### REQUEST
Reproduce the lines verbatim, starting at the line containing "Within the choices" and ending with the last line of the items.

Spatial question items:
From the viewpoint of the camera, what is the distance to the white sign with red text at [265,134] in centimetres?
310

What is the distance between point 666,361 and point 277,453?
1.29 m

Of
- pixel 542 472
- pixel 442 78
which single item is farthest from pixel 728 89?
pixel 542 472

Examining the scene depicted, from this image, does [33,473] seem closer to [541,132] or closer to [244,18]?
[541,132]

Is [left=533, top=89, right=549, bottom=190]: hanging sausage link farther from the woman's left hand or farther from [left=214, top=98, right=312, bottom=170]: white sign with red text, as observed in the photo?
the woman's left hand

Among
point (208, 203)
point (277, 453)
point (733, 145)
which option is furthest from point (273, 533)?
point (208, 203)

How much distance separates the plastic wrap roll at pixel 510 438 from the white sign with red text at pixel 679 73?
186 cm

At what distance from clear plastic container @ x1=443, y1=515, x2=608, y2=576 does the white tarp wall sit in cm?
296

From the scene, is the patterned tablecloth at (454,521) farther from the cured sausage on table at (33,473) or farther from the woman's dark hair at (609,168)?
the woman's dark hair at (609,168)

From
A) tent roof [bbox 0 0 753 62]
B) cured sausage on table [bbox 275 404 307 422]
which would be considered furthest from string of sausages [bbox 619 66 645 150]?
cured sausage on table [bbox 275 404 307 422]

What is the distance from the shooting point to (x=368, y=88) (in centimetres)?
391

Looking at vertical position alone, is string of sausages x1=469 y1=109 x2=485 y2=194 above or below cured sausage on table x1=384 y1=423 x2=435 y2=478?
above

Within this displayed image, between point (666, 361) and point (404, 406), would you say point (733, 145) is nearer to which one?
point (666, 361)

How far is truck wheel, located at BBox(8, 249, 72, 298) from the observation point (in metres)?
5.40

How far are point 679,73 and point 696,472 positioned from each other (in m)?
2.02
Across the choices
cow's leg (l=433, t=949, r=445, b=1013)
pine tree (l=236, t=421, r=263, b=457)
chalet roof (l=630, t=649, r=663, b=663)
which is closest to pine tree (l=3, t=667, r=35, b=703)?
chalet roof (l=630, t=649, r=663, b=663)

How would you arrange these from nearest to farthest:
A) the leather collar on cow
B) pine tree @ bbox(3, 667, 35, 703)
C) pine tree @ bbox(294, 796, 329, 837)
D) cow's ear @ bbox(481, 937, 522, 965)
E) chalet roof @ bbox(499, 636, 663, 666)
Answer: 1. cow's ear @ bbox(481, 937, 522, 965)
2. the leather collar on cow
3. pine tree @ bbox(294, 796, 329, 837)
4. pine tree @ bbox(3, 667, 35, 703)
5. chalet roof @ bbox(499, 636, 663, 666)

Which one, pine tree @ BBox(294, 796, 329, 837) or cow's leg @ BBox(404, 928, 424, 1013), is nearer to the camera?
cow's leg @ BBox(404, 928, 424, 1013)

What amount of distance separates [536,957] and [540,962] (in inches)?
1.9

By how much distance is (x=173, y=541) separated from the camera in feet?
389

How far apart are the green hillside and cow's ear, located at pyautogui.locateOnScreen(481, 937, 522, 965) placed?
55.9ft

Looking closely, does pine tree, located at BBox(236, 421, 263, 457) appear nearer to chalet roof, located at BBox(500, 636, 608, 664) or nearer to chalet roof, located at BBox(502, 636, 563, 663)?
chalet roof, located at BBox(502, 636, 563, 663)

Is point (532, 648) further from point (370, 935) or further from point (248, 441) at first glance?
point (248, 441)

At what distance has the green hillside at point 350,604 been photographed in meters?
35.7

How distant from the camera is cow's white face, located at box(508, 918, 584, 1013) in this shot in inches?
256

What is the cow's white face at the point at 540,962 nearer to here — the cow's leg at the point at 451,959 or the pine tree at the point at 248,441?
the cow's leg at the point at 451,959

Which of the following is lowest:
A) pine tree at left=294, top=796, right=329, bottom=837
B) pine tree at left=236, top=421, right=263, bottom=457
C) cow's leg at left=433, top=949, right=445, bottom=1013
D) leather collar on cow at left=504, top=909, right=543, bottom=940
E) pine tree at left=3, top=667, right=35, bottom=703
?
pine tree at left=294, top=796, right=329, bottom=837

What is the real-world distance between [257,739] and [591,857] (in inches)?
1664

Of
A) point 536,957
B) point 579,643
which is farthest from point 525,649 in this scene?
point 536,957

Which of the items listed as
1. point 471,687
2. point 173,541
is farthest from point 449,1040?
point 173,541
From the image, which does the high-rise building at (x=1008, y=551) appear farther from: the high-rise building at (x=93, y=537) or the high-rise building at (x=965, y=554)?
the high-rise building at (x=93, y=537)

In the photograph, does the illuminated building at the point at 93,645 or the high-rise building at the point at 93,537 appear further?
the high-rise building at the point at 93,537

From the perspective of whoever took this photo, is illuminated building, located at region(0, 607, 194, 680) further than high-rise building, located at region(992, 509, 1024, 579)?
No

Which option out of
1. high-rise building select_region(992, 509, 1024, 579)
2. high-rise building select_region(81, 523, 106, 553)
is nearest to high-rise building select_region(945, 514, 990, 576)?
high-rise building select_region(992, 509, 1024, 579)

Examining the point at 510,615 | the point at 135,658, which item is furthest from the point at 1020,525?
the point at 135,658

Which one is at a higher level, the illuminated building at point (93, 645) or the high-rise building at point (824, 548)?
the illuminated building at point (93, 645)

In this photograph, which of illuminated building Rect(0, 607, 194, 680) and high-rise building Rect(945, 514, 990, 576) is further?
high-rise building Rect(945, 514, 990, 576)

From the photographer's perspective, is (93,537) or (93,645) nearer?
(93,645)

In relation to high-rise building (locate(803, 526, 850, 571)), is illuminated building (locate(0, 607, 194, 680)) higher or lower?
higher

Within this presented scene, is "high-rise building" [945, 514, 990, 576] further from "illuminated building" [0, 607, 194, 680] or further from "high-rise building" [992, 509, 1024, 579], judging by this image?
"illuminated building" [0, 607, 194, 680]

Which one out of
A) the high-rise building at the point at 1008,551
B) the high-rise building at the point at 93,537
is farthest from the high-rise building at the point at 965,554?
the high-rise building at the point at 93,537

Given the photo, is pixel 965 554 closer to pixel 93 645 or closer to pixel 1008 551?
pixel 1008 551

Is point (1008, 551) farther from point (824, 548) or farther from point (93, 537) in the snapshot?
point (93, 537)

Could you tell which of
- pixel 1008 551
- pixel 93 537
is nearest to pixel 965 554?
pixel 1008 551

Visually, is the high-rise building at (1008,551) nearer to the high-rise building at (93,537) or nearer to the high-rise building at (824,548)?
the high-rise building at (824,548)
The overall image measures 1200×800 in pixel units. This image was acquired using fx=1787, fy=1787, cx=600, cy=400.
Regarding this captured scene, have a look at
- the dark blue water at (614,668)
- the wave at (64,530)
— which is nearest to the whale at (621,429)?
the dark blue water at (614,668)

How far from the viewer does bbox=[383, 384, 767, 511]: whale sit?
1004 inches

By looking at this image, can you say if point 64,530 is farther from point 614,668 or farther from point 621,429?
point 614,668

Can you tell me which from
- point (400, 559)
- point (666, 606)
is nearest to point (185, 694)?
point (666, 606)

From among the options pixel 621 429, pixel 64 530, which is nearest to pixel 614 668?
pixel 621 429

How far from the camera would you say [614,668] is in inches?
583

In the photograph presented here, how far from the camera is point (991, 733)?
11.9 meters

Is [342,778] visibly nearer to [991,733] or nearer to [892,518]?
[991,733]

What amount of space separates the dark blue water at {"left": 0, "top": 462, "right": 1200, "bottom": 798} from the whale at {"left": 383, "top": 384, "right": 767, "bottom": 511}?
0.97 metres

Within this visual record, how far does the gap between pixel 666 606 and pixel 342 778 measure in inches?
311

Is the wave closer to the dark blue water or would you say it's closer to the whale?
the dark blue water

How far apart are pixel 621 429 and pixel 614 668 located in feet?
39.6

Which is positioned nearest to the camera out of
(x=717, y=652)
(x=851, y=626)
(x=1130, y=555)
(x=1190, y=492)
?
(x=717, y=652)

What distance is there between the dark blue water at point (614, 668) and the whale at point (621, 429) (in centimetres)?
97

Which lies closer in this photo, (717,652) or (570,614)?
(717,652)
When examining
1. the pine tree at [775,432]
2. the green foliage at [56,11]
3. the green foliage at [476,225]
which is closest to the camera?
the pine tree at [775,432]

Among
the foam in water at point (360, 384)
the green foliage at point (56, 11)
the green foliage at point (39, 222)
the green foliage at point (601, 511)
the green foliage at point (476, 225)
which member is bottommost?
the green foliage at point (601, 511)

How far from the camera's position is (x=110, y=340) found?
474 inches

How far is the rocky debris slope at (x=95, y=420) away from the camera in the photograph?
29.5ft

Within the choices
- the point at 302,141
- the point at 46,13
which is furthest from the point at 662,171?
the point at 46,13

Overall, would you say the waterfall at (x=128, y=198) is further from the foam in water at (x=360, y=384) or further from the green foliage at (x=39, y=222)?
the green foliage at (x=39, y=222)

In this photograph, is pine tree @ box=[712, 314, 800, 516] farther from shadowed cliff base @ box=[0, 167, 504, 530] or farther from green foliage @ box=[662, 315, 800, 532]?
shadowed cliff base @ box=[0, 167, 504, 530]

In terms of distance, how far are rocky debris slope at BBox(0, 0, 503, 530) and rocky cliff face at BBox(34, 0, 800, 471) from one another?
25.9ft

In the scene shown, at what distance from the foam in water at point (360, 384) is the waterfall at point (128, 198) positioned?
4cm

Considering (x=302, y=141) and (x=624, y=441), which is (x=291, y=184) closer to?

### RESULT OF THIS TASK
Within the choices
- the point at 302,141
- the point at 46,13
which is furthest from the point at 662,171?
the point at 46,13

Overall, would you say the waterfall at (x=128, y=198) is further from the foam in water at (x=360, y=384) or further from the green foliage at (x=39, y=222)?
the green foliage at (x=39, y=222)

In this photograph, is pine tree @ box=[712, 314, 800, 516] farther from shadowed cliff base @ box=[0, 167, 504, 530] or farther from green foliage @ box=[662, 315, 800, 532]?
shadowed cliff base @ box=[0, 167, 504, 530]

In terms of distance, how far are rocky debris slope at BBox(0, 0, 503, 530) and rocky cliff face at BBox(34, 0, 800, 471) from one another?
25.9ft

In the scene shown, at what distance from the foam in water at point (360, 384) is the waterfall at point (128, 198) positioned?
4cm

Considering (x=302, y=141) and (x=624, y=441), which is (x=291, y=184) closer to?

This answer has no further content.